Rafael miró de reojo a Patricia y ella hizo un asentimiento con la cabeza. Se acercó al grupo, pero su ofrecimiento para llevar a Elena hasta su casa fue rechazado de plano tanto por los dos hijos como por la propia Elena.
—Podemos llevarla nosotros —aseguraron ambos.
—Puedo pagarme un maldito taxi —dijo Elena, parándose frente a las puertas automáticas de la clínica y saliendo a la calle.
—Pero mamá, —Cristina la siguió, visiblemente agitada—¿adónde irás con un taxi?
—A tomar el autobús.
—¡¿Qué?! —tanto los hijos como Rafael se escandalizaron.
Pero Elena ya estaba parando un taxi, subiéndose a él, y hablando con el conductor, todo en cuestión de pocos segundos. Nada pudieron hacer para evitar que cerrara de un portazo y que el vehículo se alejara con ella adentro.
—Creo que está más terca que antes.
Le causaba gracia la situación. En los dos últimos días Elena demostró que su salud estaba perfecta, y Rafael podía afirmar que la veía incluso mejor que antes, y le resultaba reconfortante verla tomando sus propias decisiones. Los hijos no pensaban lo mismo, y se quedaron en la acera de la clínica peleando entre ellos.
Rafael solo hizo un movimiento de cabeza a Patricia y se alejaron de la tensa escena, rumbo a su auto.
—Lléveme a la casa de Elena —le dijo a Sergio cuando subieron al coche—Quisiera evitar que ella tome el autobús, pero no lo lograré, así que mejor vamos directamente a su casa. Ah, compremos helado, a ella le gustará.
El teléfono de Patricia comenzó a sonar estrepitosamente y la mujer atendió y Rafael supo enseguida de qué se trataba: problemas con la editorial. Cuando Patricia cortó la llamada, lo miró.
—Lo siento, pero será imposible que vayamos a la casa de Elena ahora mismo. La editorial necesita hablar con usted.
—No quiero.
—Señor…
Se veia preocupada e intranquila. Suspirando, accedió.
—Está bien. Sergio, vamos para allá.
Apenas unos minutos después, estaba sentado frente a los directivos que lo miraban con sus rostros condescendientes. Rafael sabía que ni juntando los cinco cerebros de esos tipos, se podría escribir una sola línea para un libro. Sólo eran empresarios del mundo editorial, que poco y nada sabían de literatura.
—Entonces consideramos que una presentación del libro es indispensable, a la luz de las noticias que surgieron en estos últimos días.
Miró a cada hombre frente a él, se rascó la cabeza como si estuviera lleno de piojos y se estiró en la silla, tratando de lucir maleducado e irrespetuoso. Odiaba a todos esos tipos, y si no podía salirse con la suya, al menos podía hacerlos pasar un rato de incomodidad.

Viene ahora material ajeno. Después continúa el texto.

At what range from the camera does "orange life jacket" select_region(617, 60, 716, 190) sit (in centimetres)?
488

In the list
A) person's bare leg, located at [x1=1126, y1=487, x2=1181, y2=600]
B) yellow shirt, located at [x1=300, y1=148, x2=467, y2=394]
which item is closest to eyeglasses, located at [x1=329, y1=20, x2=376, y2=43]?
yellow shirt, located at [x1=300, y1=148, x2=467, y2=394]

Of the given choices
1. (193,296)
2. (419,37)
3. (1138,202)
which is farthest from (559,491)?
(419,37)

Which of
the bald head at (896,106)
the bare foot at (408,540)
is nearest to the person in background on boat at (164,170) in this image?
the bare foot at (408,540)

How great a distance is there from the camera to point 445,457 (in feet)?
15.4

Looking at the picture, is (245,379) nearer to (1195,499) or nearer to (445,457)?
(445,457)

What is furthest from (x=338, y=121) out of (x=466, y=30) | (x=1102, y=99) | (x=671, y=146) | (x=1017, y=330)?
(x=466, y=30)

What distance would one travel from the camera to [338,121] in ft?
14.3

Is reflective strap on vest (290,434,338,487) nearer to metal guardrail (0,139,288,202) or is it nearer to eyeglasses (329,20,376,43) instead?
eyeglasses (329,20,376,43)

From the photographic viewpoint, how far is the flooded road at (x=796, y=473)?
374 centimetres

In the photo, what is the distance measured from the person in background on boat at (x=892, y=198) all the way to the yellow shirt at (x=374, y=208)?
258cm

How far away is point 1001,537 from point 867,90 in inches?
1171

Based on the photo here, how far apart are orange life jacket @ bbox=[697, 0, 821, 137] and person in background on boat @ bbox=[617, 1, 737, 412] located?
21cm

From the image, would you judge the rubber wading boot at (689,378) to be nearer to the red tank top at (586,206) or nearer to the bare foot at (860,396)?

—No se me da la gana —afirmó, y luego tosió sin siquiera taparse la boca—Quiero agua, mi aliento apesta.
El más joven de los hombres tomó una de las botellas plásticas del centro de la gran mesa alrededor de la cual estaban reunidos, y sirvió agua en el vaso frente a Rafael. Le dio una sonrisa a la que Rafael no contestó, y tampoco le agradeció por el agua.